Franjo Komarica (born 3 February 1946) is a Bosnian-Herzegovinian prelate of the Catholic Church who served as the bishop of Banja Luka from 1989 to 2023.

==Early life==
One of eleven children, Komarica was born in Novakovići near Banja Luka, Bosnia and Herzegovina, to Ivka and Ivo Komarica. He finished elementary school in Banja Luka, then he attended the minor seminary in Zagreb (1961–63) and Đakovo (1963–65). After completing his compulsory military service he began theological studies in Ðakovo (1967–68), and continued studying at the Faculty of Catholic Theology of the University of Innsbruck (1968–72).

==Priesthood==
Komarica was ordained to the priesthood by Alfred Pichler on June 29, 1972 in Mariastern Abbey, near Banja Luka, and then continued special studies in Innsbruck, where he earned master's degree in 1973, and doctorate in liturgy in 1978.

==Episcopal ministry==
On 28 October 1985, Komarica was appointed Auxiliary Bishop of Banja Luka and Titular Bishop of Satafis in Africa by Pope John Paul II. He received his episcopal consecration from John Paul II, with Agostino Casaroli and Bernardin Gantin serving as co-consecrators on 6 January 1986. Until the retirement of Bishop Alfred Pichler Komarica served as Bishop's Vicar General. On 15 May 1989, he was appointed Bishop of Banja Luka and two months later, officially took the office.
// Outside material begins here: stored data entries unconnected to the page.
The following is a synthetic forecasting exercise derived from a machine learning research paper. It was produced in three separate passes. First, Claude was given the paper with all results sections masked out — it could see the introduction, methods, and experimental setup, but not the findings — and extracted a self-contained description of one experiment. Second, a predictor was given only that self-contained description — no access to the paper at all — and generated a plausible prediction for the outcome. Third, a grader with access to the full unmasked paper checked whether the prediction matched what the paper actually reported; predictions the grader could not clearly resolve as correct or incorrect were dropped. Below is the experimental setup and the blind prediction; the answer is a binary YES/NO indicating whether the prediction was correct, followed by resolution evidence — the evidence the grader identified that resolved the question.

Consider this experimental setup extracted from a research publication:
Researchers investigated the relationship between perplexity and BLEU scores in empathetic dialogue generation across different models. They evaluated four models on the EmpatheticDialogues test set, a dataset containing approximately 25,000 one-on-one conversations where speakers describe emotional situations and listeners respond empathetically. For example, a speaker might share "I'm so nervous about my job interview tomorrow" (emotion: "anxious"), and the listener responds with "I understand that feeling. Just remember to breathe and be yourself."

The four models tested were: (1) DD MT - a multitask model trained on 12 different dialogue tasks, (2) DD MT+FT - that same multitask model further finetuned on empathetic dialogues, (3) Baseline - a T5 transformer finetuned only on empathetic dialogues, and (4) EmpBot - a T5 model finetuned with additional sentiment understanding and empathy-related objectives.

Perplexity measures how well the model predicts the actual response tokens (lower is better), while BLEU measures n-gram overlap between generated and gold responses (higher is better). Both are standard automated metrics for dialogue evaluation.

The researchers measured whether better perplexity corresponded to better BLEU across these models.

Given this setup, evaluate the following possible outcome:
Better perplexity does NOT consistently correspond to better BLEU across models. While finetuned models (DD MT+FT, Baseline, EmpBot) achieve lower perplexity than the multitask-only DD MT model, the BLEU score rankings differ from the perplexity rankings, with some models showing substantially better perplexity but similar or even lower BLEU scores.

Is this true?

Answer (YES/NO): NO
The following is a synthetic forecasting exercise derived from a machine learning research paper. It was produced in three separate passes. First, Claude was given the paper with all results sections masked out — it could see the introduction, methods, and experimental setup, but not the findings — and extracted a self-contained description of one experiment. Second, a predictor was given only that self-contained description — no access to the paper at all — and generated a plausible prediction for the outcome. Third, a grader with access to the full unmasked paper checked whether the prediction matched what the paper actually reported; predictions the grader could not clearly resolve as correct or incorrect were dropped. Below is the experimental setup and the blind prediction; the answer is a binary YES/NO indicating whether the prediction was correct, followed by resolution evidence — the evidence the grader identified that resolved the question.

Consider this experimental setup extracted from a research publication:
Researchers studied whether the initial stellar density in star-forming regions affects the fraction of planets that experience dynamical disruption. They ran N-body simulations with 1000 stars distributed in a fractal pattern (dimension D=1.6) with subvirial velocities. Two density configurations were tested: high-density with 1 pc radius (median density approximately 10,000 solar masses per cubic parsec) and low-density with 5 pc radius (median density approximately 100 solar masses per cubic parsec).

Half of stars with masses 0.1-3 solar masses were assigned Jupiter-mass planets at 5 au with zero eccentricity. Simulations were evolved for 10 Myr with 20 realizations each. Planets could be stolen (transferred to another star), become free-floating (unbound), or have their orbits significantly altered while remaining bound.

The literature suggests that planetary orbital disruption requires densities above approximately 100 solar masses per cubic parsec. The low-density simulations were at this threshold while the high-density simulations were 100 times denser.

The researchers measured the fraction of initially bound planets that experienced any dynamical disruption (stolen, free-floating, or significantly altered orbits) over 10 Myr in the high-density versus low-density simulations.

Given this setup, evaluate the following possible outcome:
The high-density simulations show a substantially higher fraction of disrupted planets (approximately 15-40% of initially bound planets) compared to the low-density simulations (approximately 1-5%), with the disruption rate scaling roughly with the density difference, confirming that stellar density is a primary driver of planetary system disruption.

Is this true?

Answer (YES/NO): NO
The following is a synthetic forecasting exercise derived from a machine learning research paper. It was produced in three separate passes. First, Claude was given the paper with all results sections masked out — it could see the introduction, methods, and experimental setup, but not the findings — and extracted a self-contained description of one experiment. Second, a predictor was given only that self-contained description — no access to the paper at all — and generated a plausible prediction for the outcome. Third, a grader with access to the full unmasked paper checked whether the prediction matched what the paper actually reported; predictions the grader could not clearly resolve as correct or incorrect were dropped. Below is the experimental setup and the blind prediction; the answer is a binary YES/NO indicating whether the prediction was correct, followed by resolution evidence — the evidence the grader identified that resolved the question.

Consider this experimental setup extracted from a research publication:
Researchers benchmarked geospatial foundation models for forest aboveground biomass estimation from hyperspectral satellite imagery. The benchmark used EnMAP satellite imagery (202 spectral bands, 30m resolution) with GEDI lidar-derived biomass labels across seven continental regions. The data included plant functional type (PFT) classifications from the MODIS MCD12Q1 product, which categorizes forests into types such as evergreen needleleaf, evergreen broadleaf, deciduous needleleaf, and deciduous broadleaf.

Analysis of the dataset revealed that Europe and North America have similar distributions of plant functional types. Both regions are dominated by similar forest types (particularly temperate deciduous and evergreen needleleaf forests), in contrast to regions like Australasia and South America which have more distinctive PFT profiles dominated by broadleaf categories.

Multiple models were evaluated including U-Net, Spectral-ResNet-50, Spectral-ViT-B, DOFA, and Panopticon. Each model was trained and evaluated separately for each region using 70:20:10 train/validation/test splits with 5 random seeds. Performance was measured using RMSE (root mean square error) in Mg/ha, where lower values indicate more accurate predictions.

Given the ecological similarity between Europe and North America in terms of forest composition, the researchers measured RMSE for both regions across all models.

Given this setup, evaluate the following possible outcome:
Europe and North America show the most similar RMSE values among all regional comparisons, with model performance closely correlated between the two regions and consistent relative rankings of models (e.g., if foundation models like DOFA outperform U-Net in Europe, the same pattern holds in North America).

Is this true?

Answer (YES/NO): NO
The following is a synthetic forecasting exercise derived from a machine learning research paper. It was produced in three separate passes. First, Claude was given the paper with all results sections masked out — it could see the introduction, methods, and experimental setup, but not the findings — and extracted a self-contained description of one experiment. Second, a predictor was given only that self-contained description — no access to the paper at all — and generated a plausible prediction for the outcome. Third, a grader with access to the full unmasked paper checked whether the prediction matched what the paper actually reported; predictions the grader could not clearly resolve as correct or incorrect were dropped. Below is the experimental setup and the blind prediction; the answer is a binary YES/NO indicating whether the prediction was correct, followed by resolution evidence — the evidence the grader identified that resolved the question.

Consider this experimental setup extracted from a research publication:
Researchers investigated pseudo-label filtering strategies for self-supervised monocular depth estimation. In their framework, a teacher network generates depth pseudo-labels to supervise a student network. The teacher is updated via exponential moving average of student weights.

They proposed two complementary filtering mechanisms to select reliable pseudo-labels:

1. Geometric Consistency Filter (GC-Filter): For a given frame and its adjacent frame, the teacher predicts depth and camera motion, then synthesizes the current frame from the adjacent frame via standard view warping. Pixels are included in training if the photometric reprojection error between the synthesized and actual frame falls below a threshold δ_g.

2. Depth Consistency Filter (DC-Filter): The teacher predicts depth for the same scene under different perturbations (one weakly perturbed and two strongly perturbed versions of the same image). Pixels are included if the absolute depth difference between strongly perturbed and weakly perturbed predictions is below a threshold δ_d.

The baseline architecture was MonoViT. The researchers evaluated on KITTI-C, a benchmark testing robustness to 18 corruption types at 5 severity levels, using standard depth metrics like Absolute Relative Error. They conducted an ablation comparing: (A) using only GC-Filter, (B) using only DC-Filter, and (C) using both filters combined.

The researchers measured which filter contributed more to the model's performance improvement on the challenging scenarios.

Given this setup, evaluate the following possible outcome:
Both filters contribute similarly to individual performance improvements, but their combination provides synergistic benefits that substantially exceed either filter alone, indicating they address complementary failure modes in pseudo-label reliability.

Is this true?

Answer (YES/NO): NO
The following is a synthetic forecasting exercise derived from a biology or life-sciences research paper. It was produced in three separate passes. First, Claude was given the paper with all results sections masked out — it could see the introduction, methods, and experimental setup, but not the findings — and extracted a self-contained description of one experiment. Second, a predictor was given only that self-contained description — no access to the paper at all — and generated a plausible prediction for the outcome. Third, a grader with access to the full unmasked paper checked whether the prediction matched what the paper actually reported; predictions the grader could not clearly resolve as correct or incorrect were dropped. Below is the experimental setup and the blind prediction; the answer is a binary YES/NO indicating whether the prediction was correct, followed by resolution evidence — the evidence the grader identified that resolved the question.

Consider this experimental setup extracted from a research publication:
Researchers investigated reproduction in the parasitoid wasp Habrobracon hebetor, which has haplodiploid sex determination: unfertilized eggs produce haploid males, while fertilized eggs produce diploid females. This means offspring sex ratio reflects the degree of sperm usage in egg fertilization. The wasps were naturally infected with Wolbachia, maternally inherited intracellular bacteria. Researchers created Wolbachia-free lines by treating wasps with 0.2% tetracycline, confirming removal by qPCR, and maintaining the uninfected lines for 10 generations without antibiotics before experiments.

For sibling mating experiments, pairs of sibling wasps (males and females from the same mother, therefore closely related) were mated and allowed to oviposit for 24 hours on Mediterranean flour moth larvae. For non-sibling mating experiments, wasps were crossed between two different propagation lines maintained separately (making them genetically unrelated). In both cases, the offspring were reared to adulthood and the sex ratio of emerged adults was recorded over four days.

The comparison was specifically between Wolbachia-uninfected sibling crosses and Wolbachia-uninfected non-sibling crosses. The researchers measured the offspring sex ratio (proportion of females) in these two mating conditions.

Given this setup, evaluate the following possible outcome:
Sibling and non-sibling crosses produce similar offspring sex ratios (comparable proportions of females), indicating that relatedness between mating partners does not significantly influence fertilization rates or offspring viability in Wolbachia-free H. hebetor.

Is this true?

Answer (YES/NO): NO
===Role during the Bosnian war===
Just a few years after he took the office whole Bosnia and Herzegovina and particular the Diocese of Banja Luka faced with armed aggression. During the Bosnian war, Bishop Komarica's diocese fell under Serbian control. Over 220,000 Roman Catholics were forced to flee the area now known as Republika Srpska, at least 400 were killed, including seven priests and nun. In the Diocese of Banja Luka, 98% of churches and a third of other Church property was destroyed in the war. "It is an ethnocide, or genocide", the bishop said in 1996, "because the presence of a nation, its culture and religion is being wiped out. All the recognisable signs of our existence are being destroyed: churches, monasteries, graveyards, monuments, names, ..."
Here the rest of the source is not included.